- _Instructions for the task_: Output every line of the entries from the line containing "Examining the image, does" through the last, exactly, with no other content.

- _Extracted material_:
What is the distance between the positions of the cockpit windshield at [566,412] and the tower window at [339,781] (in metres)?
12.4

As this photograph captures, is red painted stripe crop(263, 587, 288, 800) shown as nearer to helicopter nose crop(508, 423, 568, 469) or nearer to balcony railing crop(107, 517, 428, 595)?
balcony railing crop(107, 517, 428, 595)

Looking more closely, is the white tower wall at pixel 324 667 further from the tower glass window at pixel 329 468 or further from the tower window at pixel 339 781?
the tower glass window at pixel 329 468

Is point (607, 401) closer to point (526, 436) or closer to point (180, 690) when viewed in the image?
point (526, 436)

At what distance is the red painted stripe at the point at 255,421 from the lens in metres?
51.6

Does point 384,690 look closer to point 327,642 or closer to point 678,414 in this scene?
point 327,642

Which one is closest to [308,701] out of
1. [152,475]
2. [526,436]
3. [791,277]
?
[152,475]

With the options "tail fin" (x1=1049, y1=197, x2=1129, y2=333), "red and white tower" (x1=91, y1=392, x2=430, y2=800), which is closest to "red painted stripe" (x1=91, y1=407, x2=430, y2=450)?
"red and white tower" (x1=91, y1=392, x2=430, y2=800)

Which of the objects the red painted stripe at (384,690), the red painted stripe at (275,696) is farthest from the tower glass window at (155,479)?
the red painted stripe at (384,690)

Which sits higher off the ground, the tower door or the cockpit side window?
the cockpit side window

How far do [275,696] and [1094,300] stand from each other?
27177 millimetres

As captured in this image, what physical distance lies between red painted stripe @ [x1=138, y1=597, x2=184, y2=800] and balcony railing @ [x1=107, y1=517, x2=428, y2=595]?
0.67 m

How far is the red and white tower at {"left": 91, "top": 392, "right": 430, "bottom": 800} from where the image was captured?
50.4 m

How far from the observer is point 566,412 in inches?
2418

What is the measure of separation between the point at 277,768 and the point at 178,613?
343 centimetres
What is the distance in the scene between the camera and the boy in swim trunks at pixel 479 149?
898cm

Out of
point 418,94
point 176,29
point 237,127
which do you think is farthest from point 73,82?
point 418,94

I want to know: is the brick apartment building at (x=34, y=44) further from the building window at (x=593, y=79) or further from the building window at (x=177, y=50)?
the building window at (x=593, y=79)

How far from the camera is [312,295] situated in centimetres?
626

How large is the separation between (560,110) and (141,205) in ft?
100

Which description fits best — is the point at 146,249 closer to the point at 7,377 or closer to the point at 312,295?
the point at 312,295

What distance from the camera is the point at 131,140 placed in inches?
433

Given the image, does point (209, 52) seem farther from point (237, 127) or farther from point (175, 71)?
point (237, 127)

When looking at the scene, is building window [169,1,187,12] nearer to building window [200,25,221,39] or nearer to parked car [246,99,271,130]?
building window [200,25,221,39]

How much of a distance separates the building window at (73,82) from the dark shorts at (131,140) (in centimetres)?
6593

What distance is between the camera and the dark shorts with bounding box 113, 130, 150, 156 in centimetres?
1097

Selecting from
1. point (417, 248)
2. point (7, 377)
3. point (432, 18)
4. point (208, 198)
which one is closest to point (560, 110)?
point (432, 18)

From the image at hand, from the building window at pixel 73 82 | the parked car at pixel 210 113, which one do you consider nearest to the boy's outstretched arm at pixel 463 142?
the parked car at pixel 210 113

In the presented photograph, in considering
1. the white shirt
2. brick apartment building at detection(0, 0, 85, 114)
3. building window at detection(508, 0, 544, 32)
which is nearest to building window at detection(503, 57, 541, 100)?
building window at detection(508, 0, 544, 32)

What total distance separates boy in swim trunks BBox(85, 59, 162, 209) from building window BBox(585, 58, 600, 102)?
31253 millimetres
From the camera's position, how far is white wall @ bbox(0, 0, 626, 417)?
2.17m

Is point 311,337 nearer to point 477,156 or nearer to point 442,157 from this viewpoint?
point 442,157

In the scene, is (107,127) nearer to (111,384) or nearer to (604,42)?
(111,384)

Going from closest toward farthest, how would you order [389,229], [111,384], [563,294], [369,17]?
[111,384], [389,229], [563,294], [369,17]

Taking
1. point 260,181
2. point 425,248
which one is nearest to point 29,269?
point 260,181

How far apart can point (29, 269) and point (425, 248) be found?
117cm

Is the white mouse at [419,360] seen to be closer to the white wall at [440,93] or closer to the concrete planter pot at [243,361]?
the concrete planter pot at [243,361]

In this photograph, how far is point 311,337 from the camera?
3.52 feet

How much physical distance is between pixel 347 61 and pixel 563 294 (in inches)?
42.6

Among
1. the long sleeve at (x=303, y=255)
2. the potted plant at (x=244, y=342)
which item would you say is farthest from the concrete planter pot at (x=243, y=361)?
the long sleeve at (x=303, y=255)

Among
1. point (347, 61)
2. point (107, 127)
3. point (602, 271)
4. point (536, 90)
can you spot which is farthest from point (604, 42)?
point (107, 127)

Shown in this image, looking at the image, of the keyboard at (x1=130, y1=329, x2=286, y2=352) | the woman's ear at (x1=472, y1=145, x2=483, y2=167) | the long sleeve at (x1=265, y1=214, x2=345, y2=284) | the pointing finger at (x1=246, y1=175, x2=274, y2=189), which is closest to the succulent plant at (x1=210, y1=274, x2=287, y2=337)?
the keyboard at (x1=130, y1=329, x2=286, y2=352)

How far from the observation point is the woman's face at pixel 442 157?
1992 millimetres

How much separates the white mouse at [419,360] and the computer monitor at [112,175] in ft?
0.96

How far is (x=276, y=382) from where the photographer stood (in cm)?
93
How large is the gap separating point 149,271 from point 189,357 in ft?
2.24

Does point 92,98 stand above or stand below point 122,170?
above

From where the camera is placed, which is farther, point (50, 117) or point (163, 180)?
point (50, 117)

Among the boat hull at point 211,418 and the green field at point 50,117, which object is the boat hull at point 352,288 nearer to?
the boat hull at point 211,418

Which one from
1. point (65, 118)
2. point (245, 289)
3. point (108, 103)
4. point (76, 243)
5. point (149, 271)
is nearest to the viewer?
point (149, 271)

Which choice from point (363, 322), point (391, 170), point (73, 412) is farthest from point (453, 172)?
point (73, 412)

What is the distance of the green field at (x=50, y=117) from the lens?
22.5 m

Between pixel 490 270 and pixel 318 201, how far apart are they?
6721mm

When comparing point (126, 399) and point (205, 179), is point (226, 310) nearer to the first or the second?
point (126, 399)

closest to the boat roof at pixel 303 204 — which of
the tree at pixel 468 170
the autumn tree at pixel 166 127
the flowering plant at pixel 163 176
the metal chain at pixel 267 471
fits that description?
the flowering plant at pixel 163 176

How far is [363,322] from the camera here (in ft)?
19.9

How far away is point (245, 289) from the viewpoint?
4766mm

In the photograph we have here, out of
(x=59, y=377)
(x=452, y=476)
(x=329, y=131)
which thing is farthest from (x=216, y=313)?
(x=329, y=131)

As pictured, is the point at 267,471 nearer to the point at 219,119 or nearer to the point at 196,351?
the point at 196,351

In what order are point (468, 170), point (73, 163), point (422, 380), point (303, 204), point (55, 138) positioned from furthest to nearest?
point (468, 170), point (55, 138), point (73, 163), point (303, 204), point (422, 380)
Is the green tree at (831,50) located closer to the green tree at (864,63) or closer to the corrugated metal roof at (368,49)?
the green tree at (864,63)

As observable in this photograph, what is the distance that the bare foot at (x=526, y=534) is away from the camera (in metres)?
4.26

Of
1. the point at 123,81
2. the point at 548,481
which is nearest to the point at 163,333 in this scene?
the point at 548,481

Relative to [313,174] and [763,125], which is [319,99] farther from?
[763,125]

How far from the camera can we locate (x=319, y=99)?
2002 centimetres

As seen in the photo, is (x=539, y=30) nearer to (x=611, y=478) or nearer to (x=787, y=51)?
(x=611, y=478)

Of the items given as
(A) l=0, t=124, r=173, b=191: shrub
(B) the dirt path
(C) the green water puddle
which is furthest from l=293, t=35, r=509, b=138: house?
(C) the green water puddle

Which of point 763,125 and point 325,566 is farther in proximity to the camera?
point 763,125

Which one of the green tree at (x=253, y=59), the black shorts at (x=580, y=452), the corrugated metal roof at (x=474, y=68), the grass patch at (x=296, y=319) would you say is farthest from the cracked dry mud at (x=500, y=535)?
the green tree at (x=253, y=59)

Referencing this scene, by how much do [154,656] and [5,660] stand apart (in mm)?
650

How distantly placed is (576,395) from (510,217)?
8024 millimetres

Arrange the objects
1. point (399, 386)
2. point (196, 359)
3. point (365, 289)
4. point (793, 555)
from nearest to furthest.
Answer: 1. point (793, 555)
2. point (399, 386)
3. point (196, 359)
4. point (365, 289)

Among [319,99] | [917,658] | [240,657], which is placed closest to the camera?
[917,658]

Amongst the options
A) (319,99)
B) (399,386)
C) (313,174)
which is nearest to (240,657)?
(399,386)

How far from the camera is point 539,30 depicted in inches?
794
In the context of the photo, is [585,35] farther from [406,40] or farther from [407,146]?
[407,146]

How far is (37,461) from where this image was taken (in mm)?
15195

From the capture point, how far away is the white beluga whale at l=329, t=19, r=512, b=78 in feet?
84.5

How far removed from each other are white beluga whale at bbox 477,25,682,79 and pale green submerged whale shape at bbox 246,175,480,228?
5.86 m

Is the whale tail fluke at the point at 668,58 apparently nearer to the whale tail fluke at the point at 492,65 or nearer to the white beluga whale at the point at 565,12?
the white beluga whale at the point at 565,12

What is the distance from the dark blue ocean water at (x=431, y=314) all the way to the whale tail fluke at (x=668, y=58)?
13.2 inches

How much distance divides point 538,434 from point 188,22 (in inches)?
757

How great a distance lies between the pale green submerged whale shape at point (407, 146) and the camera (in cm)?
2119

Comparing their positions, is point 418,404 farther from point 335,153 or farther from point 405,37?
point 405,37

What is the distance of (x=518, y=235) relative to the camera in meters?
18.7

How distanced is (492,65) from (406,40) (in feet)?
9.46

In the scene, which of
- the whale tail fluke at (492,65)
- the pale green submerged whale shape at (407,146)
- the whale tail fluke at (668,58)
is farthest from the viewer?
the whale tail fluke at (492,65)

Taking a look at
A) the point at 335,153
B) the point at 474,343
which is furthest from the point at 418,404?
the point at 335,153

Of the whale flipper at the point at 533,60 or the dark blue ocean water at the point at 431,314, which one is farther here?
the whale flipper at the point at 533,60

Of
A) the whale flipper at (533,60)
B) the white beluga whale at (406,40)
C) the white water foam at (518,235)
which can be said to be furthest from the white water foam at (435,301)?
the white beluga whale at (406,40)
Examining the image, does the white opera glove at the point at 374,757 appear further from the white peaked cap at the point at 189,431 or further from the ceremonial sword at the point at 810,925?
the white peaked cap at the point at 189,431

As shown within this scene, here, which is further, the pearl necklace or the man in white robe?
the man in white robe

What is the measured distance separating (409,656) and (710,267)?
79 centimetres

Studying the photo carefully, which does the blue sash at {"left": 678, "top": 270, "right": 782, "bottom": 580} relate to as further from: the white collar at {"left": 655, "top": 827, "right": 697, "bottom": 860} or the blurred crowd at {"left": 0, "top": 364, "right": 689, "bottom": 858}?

- _Solution to this problem_:
Examining the image, does the white opera glove at the point at 374,757 appear further from the white peaked cap at the point at 189,431 or further from the ceremonial sword at the point at 810,925?
the white peaked cap at the point at 189,431

As shown within this scene, here, which is further, the pearl necklace or the man in white robe?
the man in white robe

What is the measured distance separating (409,656) and (710,267)?
79 centimetres

Studying the photo carefully, which does the blue sash at {"left": 678, "top": 270, "right": 782, "bottom": 580} relate to as further from: the white collar at {"left": 655, "top": 827, "right": 697, "bottom": 860} or the blurred crowd at {"left": 0, "top": 364, "right": 689, "bottom": 858}?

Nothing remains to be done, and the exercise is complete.